PENGARUH KINERJA KEUANGAN TERHADAP PRICE BOOK VALUE (PBV) DAN DEBT EQUITY RATIO SEBAGAI VARIABEL MODERATING PADA PERUSAHAAN LQ 45 DI BURSA EFEK INDONESIA PERIODE TAHUN 2010 – 2014

Yeni Rahayu Supartiningsih, Kharis Raharjo, Rita Andini

Abstract


Their capital markets economic growth of a country will be more secure with the allocation of productive sectors to more productive sectors. Capital market has become one of the alternatives for the company to get funds into is an alternative option for companies to obtain investment funds so that companies selling shares on the stock market is increasing. The stock market is bought and sell it a variety / long-term financial instruments, such as debt, equities (stocks), deviratif instruments, and other instruments.
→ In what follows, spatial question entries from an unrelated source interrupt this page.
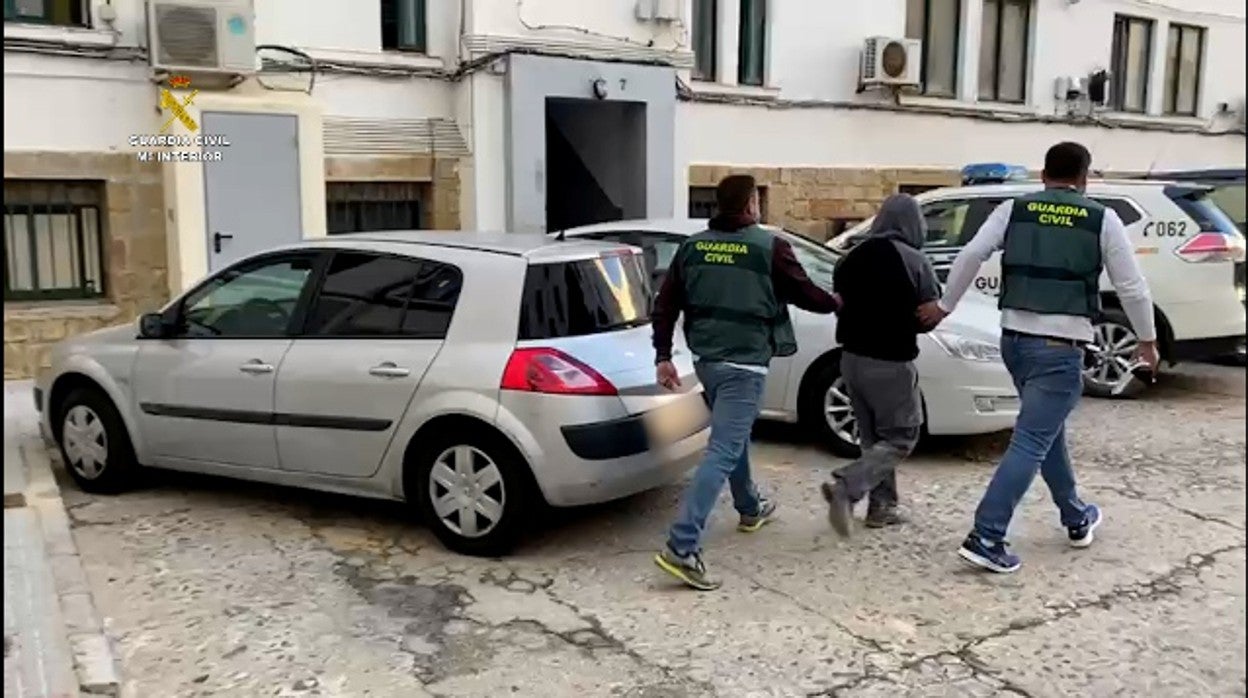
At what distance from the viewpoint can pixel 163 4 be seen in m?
8.55

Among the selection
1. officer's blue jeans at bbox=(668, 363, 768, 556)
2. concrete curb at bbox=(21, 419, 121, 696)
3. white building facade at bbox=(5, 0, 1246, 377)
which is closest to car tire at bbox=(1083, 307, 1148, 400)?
white building facade at bbox=(5, 0, 1246, 377)

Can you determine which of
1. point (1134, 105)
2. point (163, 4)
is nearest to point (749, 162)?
point (163, 4)

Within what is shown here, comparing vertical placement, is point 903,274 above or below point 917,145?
below

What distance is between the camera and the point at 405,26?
10344 mm

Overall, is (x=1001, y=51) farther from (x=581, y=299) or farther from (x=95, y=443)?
(x=95, y=443)

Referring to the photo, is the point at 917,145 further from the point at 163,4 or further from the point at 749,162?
the point at 163,4

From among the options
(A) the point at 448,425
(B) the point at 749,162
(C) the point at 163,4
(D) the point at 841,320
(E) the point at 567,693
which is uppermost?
(C) the point at 163,4

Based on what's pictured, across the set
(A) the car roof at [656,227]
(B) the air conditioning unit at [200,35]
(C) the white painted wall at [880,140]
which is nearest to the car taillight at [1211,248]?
(A) the car roof at [656,227]

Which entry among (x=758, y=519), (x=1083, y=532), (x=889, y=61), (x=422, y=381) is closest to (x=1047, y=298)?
(x=1083, y=532)

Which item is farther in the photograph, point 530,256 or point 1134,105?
point 1134,105

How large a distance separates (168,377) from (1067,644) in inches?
173

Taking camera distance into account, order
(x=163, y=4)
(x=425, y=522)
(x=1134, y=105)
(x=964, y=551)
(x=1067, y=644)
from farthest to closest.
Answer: (x=1134, y=105) < (x=163, y=4) < (x=425, y=522) < (x=964, y=551) < (x=1067, y=644)

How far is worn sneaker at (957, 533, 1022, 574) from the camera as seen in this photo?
4707 mm

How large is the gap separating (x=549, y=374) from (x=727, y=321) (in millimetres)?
807
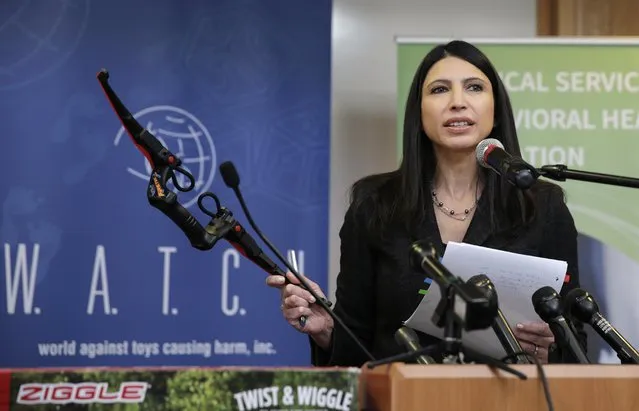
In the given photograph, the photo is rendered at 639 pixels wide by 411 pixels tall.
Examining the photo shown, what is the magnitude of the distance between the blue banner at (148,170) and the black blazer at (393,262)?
1125 mm

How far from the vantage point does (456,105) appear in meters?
1.94

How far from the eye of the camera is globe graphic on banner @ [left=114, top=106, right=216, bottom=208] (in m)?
3.16

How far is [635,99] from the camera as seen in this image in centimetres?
327

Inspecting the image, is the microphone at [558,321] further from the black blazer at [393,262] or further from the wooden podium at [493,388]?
the black blazer at [393,262]

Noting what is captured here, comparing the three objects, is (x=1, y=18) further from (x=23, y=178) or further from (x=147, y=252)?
Answer: (x=147, y=252)

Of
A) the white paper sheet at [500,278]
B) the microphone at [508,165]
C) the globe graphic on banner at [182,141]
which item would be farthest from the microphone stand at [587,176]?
the globe graphic on banner at [182,141]

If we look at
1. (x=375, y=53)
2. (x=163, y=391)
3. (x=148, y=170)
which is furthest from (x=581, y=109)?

Research titled Effect of Financial Performance to Price Book Value and Debt Equity Ratio as moderating variables In the Company LQ 45 In Indonesia Stock Exchange. The research uses purposive sampling method random sampling. The population in this penelitihan Company amounted to 27 year period 2010- 2014.
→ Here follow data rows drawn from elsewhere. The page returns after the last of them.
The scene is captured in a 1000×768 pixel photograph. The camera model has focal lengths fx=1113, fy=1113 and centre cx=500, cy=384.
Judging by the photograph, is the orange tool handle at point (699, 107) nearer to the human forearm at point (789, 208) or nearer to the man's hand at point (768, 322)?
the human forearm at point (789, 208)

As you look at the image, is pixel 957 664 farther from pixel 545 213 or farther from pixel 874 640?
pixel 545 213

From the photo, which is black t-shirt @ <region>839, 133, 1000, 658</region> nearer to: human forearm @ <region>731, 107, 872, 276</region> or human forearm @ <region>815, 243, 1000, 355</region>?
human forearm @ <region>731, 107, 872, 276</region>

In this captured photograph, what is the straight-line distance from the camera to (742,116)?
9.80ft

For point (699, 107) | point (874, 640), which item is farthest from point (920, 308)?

Based on the results of research Return On Assets (ROA) affect the Price Book Value, this condition occurs because the ROA is the ratio of profit assets owned and usually no clue about the ability of the management company concerned in raising his opinion. The increase in ROA is also followed by an increase of shares - shares in the market concerned. These results support the research Sartono (2001). Return On Investment (ROI) affect the Price Book Value, ROI condition is that the growth prospects of the company shows that the better because of the potential for increased profits derived by an enterprise that will increase investor confidence. Additionally, it will simplify the management to attract capital in the form of shares Debt Equity Ratio affect the Price Book Value, this condition DER DER structure reflects higher the lower the confidence of investors who invest in shares. Return On Assets (ROA) and Return On Investment (ROI) to interact with the Debt Equity Ratio affect the Price Book Value. This condition occurs because the company would be able to produce earnings to common stock equity. Investors assume that management is able to raise ROA and ROI is usually no indication that the relevant management capabilities in raising his opinion.
Keywords: Return on Assets, Return In investmen, Debt Equity Ratio.